In United States, 21 980 new cases and 14 270 deaths of ovarian cancer were reported in 2014 according to the most recent survey by the American Cancer Society.1 It ranks fifth as the cause of cancer death in women and over 2 billion dollars are spent every year in the US on its treatment.2 In combination with surgical cytoreduction-, platinum (cisplatin or carboplatin)-based chemotherapy in combination with a taxane agent (paclitaxel or docetaxel) is a standard treatment for ovarian cancer.3, 4 Despite the therapeutic impact of platinum in conjunction with taxane agents in the management of ovarian cancer, 20–30% of patients will face grade III/IV peripheral neuropathy, 30–40% grade IV neutropenia and 20% grade III/IV gastrointestinal (GI) toxicity.5 Carboplatin/taxane-induced mucositis, diarrhea and vomiting represent a major GI toxicity that patients encountered in the SCOTROC1 trial, which recruited 1077 ovarian cancer patients to treatment with either docetaxel–carboplatin or paclitaxel–carboplatin.6 Acute GI toxicity represents a substantial negative impact on patients’ quality of life.7 However, there are no genetic markers that have been shown to be associated with a higher risk of GI toxicity after carboplatin/taxane therapy.

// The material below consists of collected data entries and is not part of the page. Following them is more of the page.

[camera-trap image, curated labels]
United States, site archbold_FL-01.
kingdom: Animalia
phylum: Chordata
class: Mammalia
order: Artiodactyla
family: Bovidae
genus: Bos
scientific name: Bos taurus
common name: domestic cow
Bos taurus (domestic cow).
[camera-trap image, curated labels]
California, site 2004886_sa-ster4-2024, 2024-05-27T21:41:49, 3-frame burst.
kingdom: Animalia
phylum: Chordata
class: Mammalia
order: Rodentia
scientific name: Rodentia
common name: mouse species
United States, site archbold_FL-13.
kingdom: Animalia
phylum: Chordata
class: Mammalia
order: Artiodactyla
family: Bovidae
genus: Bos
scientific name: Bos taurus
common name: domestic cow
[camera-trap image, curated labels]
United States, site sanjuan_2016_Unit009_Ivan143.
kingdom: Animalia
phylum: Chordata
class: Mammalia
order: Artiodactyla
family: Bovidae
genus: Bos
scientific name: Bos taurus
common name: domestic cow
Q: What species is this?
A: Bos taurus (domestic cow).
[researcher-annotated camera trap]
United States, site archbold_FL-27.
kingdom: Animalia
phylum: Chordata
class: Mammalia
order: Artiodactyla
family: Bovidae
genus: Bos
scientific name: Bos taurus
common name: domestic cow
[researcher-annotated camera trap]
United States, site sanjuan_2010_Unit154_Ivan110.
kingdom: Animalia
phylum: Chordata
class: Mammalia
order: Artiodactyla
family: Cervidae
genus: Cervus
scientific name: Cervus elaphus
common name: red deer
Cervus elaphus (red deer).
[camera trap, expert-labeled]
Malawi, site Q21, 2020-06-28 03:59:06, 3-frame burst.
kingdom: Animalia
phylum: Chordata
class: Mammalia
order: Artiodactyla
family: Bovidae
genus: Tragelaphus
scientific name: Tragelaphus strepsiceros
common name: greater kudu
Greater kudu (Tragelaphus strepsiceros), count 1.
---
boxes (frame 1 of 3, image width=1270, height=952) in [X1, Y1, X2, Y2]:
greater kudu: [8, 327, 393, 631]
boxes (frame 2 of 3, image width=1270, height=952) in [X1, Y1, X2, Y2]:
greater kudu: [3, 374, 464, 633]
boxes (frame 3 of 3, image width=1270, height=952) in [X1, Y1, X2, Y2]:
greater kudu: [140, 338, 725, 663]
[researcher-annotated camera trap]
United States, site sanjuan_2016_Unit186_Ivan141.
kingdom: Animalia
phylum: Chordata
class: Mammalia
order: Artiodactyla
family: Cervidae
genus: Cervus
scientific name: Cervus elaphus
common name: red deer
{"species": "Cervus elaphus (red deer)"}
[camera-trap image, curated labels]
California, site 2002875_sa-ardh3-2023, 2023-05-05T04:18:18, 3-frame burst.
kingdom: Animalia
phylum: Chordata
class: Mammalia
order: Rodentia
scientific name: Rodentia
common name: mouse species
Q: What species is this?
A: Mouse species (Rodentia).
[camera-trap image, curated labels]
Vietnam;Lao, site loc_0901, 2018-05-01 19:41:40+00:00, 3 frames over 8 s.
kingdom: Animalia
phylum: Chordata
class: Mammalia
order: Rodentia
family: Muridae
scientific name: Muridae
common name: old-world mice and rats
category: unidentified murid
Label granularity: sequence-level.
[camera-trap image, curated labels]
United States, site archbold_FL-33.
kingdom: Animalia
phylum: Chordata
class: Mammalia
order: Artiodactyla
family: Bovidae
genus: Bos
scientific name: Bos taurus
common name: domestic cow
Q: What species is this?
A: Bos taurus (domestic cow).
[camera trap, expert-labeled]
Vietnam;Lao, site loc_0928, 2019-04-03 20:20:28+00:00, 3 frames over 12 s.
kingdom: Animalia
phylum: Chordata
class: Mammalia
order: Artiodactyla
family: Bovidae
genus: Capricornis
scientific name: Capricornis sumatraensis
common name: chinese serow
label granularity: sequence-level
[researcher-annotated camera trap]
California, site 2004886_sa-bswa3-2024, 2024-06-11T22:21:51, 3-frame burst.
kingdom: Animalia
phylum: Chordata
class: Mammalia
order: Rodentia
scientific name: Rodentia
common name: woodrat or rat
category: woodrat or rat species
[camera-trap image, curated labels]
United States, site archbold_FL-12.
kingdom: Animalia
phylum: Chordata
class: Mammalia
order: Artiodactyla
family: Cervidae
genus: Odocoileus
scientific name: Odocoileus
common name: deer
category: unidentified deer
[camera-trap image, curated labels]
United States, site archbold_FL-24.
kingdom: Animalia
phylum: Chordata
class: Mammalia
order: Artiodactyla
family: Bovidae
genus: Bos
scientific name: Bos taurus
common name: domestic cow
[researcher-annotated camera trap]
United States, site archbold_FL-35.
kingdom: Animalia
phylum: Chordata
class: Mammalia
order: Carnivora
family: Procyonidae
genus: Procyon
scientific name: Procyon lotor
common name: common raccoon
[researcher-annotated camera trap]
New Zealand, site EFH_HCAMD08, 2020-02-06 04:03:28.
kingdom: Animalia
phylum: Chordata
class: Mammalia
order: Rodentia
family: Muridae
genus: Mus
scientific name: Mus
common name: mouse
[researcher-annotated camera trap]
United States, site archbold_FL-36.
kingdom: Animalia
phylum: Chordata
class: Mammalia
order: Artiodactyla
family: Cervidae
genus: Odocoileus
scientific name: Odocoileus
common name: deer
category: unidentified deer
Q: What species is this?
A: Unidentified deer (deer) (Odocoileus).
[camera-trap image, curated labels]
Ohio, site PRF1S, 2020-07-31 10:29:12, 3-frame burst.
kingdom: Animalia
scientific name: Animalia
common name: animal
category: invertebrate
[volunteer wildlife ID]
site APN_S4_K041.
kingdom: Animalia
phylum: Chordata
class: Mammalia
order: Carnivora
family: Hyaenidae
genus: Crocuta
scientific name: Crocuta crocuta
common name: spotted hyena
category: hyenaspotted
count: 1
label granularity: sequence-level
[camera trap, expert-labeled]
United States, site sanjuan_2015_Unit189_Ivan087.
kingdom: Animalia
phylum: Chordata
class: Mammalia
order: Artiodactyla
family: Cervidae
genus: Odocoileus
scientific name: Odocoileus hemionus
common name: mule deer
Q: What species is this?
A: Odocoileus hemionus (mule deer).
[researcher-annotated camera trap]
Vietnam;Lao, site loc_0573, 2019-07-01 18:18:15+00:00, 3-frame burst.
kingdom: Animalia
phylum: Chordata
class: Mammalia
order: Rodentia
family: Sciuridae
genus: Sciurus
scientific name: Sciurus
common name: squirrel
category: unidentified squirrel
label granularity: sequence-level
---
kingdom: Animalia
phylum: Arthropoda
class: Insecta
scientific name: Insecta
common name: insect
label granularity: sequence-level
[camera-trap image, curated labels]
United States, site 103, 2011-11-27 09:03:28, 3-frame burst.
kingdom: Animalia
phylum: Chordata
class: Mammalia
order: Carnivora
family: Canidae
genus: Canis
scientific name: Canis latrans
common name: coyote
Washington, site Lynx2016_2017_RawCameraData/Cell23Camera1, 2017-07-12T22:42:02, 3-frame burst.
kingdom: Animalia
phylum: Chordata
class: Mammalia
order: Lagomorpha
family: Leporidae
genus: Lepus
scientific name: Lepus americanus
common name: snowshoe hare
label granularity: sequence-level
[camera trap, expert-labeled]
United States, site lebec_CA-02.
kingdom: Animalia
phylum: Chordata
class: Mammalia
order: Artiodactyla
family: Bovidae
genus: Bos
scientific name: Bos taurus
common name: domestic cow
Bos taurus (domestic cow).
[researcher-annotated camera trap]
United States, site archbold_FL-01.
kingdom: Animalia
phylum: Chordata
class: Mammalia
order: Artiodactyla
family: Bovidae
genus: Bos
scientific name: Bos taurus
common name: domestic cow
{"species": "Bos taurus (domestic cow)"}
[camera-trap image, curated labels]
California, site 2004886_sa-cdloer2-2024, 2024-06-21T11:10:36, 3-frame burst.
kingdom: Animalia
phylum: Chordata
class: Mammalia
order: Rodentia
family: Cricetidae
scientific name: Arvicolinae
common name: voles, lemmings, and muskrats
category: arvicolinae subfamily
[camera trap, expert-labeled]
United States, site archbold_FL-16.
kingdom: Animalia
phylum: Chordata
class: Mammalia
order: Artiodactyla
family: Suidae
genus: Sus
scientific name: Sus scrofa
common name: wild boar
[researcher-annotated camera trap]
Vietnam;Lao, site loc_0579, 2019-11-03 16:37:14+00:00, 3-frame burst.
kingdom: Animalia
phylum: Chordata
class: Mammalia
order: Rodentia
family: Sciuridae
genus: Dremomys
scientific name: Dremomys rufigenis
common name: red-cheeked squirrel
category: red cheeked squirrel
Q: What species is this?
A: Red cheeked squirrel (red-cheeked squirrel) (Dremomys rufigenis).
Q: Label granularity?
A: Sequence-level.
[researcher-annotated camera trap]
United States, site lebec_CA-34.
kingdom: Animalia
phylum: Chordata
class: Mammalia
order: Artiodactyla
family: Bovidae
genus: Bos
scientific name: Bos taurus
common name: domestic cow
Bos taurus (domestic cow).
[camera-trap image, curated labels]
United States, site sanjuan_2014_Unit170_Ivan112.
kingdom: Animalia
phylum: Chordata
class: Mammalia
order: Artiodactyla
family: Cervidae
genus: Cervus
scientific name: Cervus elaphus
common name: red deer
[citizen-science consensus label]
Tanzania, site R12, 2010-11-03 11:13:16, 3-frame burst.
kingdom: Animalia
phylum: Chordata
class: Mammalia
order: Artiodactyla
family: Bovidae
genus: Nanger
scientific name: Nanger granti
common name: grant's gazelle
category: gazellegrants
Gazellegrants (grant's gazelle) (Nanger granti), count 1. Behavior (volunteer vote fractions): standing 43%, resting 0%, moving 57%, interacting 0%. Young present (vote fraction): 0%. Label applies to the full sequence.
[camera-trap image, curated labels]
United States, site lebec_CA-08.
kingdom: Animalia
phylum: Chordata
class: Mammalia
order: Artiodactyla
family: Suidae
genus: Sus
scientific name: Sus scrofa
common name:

In this study, we investigated 1261 selected polymorphisms with described functional effects in 60 genes to identify any genetic variants associated with carboplatin/taxane-induced GI toxicities in ovarian cancer patients. The inclusion criteria of these genes were described previously.8 The findings of this study provide new biologic insights and potential predictive factors for risk of GI toxicity in ovarian cancer patients receiving carboplatin/taxane-based chemotherapy.

Patients and methods

Patients

A randomized phase III study, SCOTROC1, recruited 1077 ovarian cancer patients to treatment with docetaxel–carboplatin (n=539) or with paclitaxel–carboplatin (n=538).6 The trial has been described in detail previously, but is summarized here. All patients had no prior chemotherapy or radiotherapy and received six cycles of chemotherapy at 3-week intervals. Clinical response and toxicity were graded at baseline, and after cycles 3 and 6 according to Southwest Oncology Group criteria and National Cancer Institute Common Toxicity Criteria (NCI–CTC, version 2.0). Of the 1077 patient samples, 880 samples had germline DNA of sufficient quality for gene chip analysis.8 The GI toxicity including mucositis, vomiting and diarrhea was documented. Written informed consent was collected from all patients. Details of SCOTROC1 trial, patients’ demographic characteristics and clinical assessments were described previously.6 Clincal characteristics are displayed in Table 1.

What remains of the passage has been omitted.